■ **TASK STATEMENT**
Copy each line of the listing below where the word "scientific" turns up.

■ **INFORMATION SHOWN**
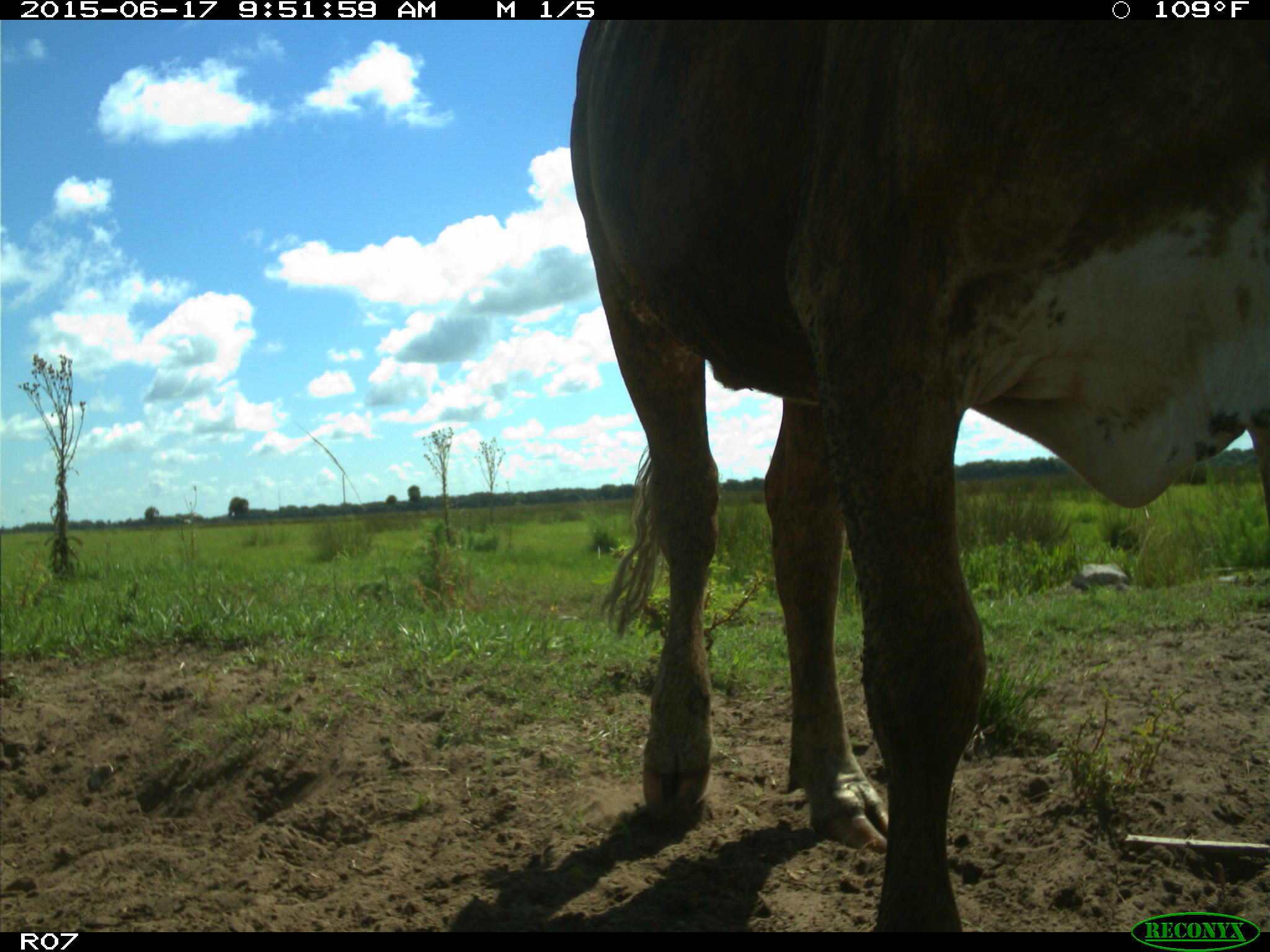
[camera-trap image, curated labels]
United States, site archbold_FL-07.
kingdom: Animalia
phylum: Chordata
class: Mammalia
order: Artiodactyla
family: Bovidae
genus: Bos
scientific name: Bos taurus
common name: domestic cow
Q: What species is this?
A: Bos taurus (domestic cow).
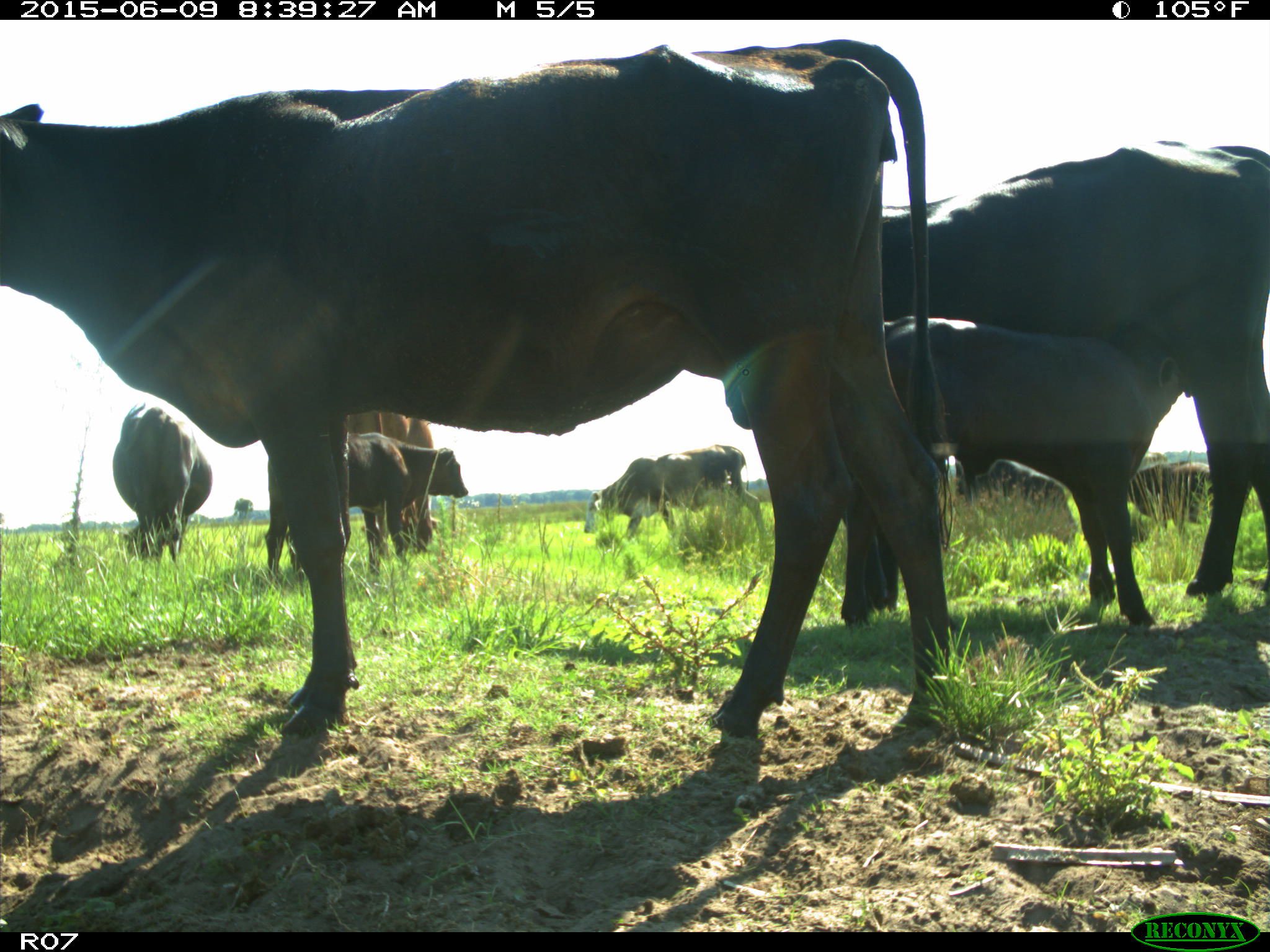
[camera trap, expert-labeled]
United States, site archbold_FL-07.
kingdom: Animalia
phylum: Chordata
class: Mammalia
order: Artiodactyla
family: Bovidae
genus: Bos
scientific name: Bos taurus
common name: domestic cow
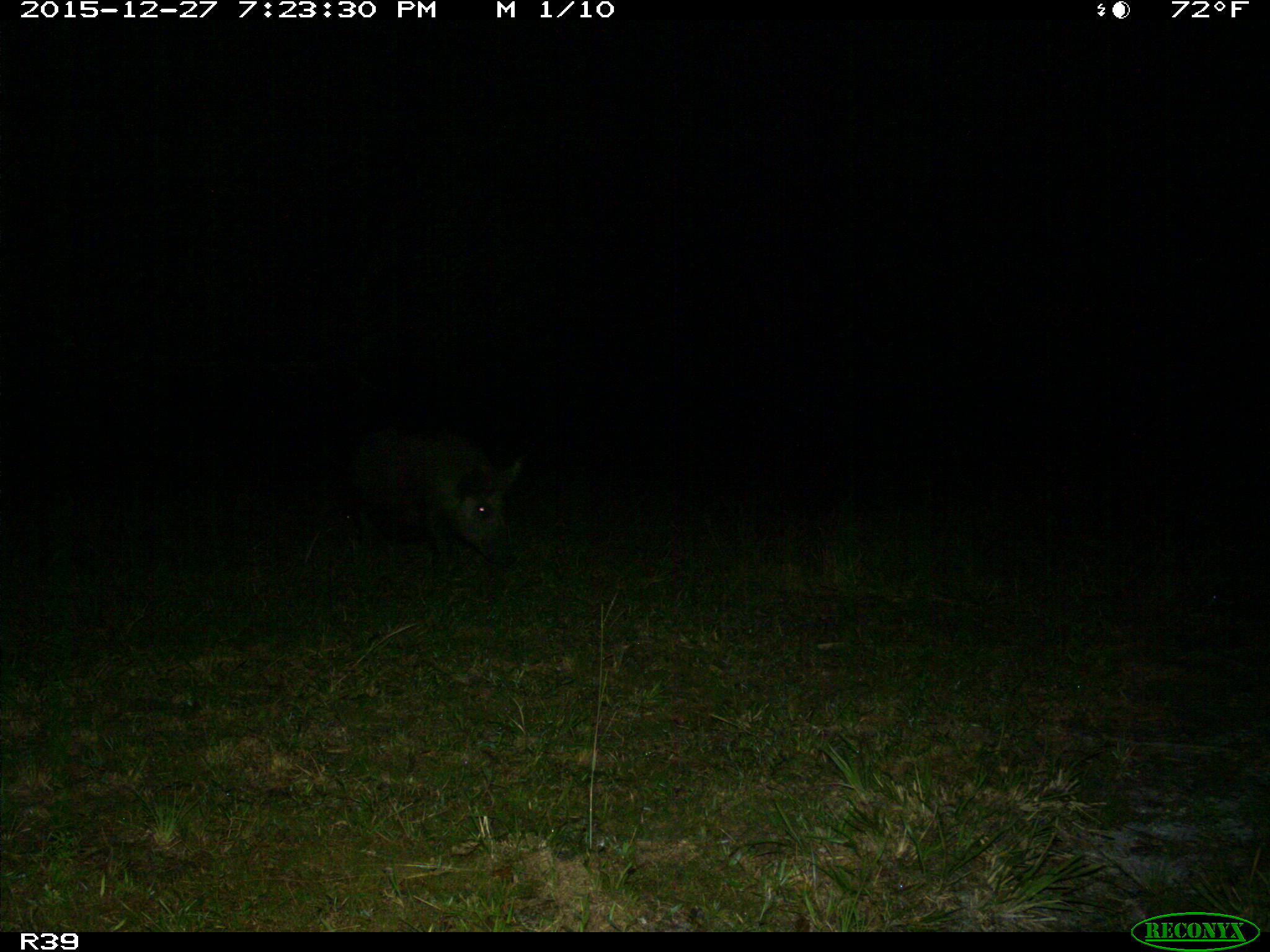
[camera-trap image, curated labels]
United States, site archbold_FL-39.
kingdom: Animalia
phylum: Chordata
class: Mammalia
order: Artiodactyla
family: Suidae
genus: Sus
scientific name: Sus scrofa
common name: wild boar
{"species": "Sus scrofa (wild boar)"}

---

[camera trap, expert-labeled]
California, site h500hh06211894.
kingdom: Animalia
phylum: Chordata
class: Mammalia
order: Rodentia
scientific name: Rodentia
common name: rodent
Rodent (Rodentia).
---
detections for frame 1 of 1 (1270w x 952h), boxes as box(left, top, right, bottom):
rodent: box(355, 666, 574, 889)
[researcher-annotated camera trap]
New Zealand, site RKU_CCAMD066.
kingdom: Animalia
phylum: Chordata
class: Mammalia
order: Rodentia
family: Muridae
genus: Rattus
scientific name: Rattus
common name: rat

■ **SOLUTION FOR THIS EXERCISE**
scientific name: Bos taurus
scientific name: Bos taurus
scientific name: Sus scrofa
scientific name: Rodentia
scientific name: Rattus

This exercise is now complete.